(Data records)
===============
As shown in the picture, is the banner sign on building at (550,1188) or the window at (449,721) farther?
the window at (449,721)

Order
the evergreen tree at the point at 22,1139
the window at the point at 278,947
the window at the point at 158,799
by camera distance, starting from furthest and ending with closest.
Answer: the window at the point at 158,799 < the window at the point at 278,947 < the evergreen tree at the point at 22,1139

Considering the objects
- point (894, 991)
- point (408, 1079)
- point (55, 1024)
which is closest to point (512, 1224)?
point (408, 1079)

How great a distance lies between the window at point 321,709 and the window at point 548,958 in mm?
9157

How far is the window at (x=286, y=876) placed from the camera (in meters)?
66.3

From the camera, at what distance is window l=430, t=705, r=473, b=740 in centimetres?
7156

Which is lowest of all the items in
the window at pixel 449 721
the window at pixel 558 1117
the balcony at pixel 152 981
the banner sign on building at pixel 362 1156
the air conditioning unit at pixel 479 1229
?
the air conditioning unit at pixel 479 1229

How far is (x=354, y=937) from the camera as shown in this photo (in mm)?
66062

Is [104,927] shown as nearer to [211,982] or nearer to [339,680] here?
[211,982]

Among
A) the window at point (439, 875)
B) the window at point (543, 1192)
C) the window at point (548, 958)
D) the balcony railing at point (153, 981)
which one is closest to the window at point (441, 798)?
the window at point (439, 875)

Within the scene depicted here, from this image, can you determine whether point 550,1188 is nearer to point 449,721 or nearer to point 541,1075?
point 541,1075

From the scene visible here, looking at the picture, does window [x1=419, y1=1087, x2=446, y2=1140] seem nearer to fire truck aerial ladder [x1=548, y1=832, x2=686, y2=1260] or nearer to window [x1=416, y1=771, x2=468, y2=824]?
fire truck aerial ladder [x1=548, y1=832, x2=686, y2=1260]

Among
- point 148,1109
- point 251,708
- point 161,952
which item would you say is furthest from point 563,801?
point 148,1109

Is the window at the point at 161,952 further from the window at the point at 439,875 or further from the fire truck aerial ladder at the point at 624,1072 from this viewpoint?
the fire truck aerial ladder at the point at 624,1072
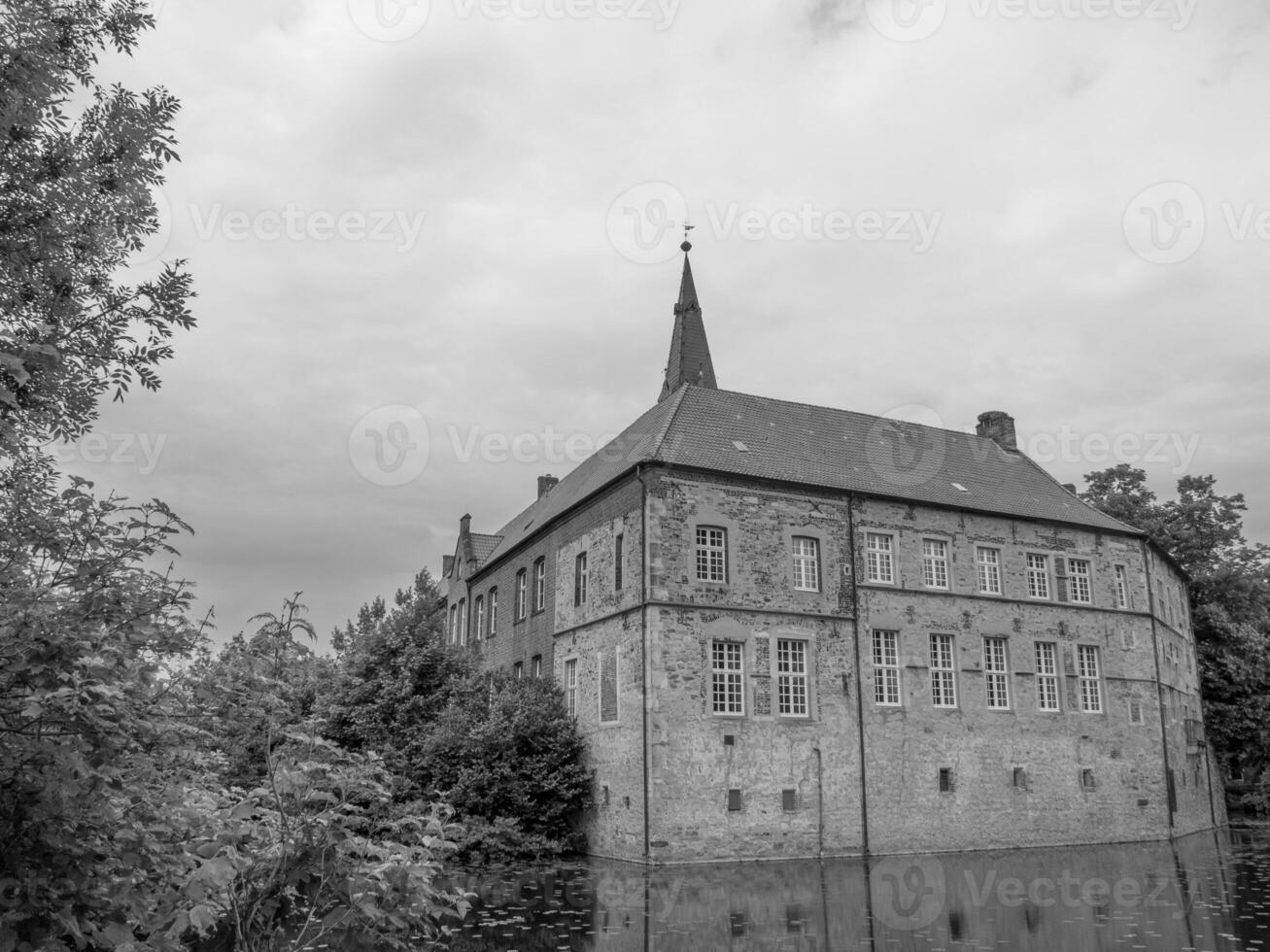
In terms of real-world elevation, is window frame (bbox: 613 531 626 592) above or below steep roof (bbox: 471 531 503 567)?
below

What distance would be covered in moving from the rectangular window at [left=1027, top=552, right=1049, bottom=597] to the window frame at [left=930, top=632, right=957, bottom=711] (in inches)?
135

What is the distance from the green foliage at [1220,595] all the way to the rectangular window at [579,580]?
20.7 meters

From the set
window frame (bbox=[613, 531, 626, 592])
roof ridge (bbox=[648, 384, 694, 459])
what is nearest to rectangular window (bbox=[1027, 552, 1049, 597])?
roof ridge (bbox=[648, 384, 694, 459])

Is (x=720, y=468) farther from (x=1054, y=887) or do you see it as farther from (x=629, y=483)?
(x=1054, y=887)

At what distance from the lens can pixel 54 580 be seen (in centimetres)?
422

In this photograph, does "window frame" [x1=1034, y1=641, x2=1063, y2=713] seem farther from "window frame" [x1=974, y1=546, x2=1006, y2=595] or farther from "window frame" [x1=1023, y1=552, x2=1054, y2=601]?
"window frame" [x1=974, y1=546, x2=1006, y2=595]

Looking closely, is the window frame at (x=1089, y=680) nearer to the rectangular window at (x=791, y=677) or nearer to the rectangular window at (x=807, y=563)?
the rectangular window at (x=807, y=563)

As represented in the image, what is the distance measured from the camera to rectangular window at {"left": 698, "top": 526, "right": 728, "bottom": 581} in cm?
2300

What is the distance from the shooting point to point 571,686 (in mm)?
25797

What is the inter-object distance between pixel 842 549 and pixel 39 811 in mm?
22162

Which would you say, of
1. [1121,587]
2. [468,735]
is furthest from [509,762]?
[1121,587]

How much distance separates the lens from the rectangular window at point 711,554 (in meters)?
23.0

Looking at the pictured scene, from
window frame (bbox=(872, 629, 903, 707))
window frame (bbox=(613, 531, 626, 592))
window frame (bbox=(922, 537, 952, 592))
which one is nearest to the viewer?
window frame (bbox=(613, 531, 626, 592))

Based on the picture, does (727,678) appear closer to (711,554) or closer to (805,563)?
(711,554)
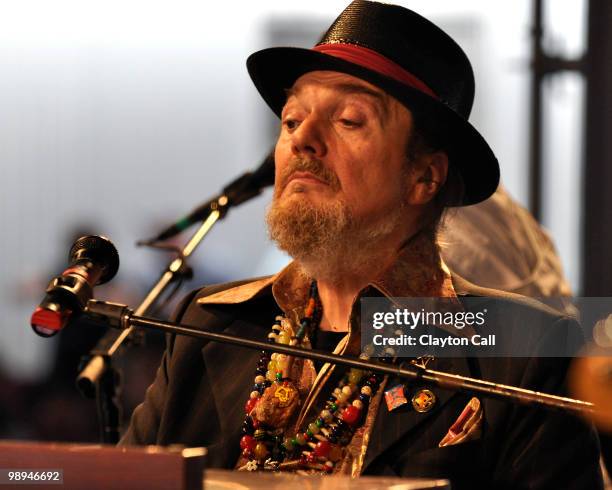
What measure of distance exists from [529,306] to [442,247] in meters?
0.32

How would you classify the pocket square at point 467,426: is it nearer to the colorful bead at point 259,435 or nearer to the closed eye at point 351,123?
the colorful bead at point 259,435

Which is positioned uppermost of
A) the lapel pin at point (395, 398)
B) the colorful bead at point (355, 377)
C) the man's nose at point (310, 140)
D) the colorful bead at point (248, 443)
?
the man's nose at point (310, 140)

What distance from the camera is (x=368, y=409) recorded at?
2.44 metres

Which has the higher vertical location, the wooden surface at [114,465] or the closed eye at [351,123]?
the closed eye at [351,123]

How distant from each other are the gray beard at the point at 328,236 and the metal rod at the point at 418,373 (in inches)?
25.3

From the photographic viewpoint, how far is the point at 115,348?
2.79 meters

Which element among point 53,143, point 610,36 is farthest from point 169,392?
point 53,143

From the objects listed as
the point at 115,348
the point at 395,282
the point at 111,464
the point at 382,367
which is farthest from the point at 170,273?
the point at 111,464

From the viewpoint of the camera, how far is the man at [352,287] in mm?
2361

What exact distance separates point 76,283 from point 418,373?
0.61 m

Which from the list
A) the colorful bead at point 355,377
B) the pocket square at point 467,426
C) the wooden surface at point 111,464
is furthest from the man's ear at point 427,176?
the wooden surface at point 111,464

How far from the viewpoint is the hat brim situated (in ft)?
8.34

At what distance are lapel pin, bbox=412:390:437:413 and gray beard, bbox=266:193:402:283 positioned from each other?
===============
■ **GIVEN PROBLEM**: Copy the rows above word for word, from the line containing "What is the distance from the green" through the line containing "20.7 meters", including both of those lines.

■ **ANSWER**:
What is the distance from the green foliage at [1220,595] all the way to the rectangular window at [579,580]?
20.7 meters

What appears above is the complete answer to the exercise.